Caution Urged for Mutant H5N1 Avian Flu Work

Virus surveillance systems are ill-equipped to detect mutations arising in flu viruses. So, work on the viruses is unlikely to offer significant, immediate public-health benefits, some say

January 25, 2012
By Declan Butler of Nature magazine

Why would scientists deliberately create a form of the H5N1 avian influenza virus that is probably highly transmissible in humans? In the growing debate about research that has done precisely that, a key question is whether the public-health benefits of the work outweigh the risks of a potential pandemic if the virus escaped from the lab.

For the scientists who have created the mutated strains of the H5N1 virus, the justifications are clear. Surveillance of flu viruses could, they argue, allow health organizations to monitor birds and other animals for the mutations that would provide an early warning of a pandemic and enable authorities to act quickly to contain the virus.

* **MATERIAL PROVIDED**:

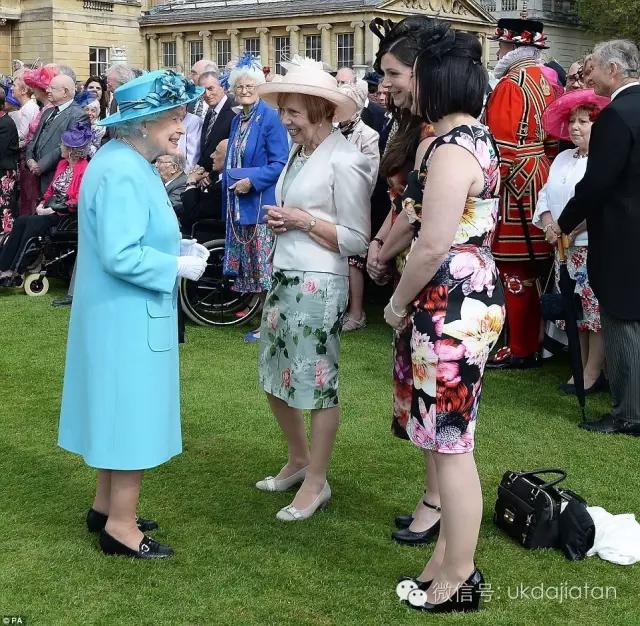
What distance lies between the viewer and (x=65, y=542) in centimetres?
410

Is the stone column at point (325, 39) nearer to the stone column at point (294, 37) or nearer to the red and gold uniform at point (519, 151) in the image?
the stone column at point (294, 37)

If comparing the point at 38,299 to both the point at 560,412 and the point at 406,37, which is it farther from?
the point at 406,37

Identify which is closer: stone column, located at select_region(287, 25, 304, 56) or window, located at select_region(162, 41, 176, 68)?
stone column, located at select_region(287, 25, 304, 56)

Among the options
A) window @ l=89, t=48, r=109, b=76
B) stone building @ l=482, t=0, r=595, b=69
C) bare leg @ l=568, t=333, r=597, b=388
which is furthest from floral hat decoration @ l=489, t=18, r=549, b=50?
stone building @ l=482, t=0, r=595, b=69

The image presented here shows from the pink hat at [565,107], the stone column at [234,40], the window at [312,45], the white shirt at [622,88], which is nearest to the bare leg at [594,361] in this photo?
the pink hat at [565,107]

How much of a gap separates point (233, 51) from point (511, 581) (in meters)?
41.8

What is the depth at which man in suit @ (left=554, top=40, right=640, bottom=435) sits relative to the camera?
17.2ft

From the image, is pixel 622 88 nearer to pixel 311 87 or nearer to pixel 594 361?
pixel 594 361

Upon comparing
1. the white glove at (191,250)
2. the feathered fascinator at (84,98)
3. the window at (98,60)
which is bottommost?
the white glove at (191,250)

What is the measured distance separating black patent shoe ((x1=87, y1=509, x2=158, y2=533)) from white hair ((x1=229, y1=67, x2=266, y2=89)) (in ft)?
13.9

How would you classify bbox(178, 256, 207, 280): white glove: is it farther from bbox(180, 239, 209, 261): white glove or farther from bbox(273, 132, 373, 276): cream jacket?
bbox(273, 132, 373, 276): cream jacket

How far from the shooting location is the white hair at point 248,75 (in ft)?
25.2

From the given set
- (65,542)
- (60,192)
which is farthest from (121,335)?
(60,192)

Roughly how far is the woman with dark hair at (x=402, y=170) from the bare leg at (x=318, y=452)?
375 millimetres
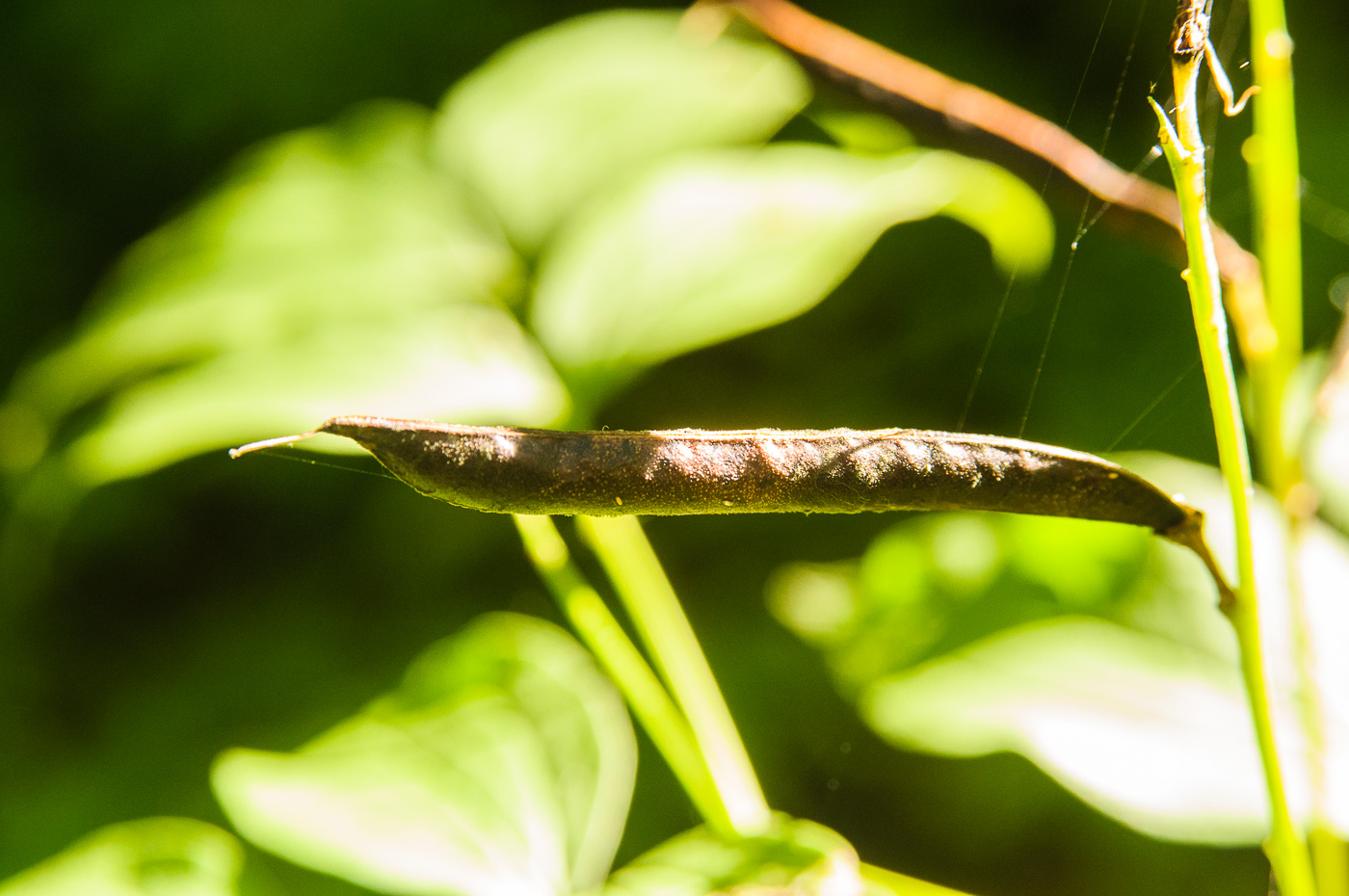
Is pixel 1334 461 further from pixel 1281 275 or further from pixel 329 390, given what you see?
pixel 329 390

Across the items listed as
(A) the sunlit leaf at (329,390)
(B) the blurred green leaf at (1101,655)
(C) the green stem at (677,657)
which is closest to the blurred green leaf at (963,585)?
(B) the blurred green leaf at (1101,655)

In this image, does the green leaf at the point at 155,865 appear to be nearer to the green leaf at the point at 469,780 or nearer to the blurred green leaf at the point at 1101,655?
the green leaf at the point at 469,780

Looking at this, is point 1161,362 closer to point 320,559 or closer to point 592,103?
point 592,103

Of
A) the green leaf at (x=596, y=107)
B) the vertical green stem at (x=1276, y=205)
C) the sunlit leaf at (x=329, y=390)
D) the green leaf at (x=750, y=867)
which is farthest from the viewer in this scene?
the green leaf at (x=596, y=107)

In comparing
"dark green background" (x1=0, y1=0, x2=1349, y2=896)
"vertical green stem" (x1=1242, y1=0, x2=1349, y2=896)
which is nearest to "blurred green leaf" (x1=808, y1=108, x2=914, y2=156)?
"dark green background" (x1=0, y1=0, x2=1349, y2=896)

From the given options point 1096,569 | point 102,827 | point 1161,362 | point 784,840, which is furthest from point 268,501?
point 1161,362

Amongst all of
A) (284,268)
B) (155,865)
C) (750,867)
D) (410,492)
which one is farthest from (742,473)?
(410,492)
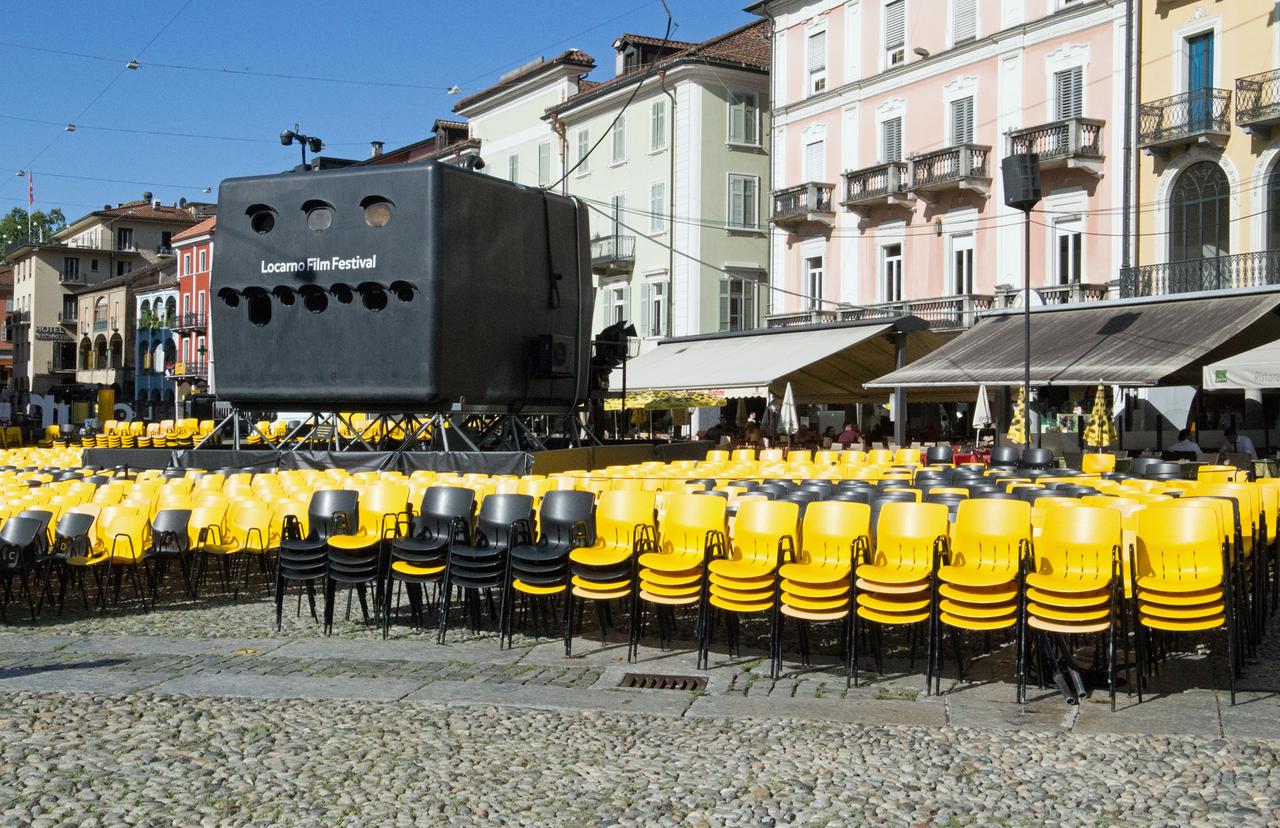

* **REQUIRED ACTION**: Write the next part of the article on lab-made H5N1 bird flu strains, starting right after its last sentence.

* **ANSWER TO THE EXERCISE**:
That claim is meeting with skepticism, however. More than a dozen flu experts contacted by Nature say they believe that the work opens up important vistas in basic research, and that it sends a valuable warning about the potential for the virus to spark a human pandemic. But they caution that virus surveillance systems are ill-equipped to detect such mutations arising in flu viruses. As such, work on the viruses is unlikely to offer significant, immediate public-health benefits, they say.

That tips the balance of risk-benefit assessment in favor of a cautious approach, says Michael Osterholm, who heads the University of Minnesota's Center for Infectious Disease Research and Policy in Minneapolis, and who is a member of the US National Science Advisory Board for Biosecurity (NSABB).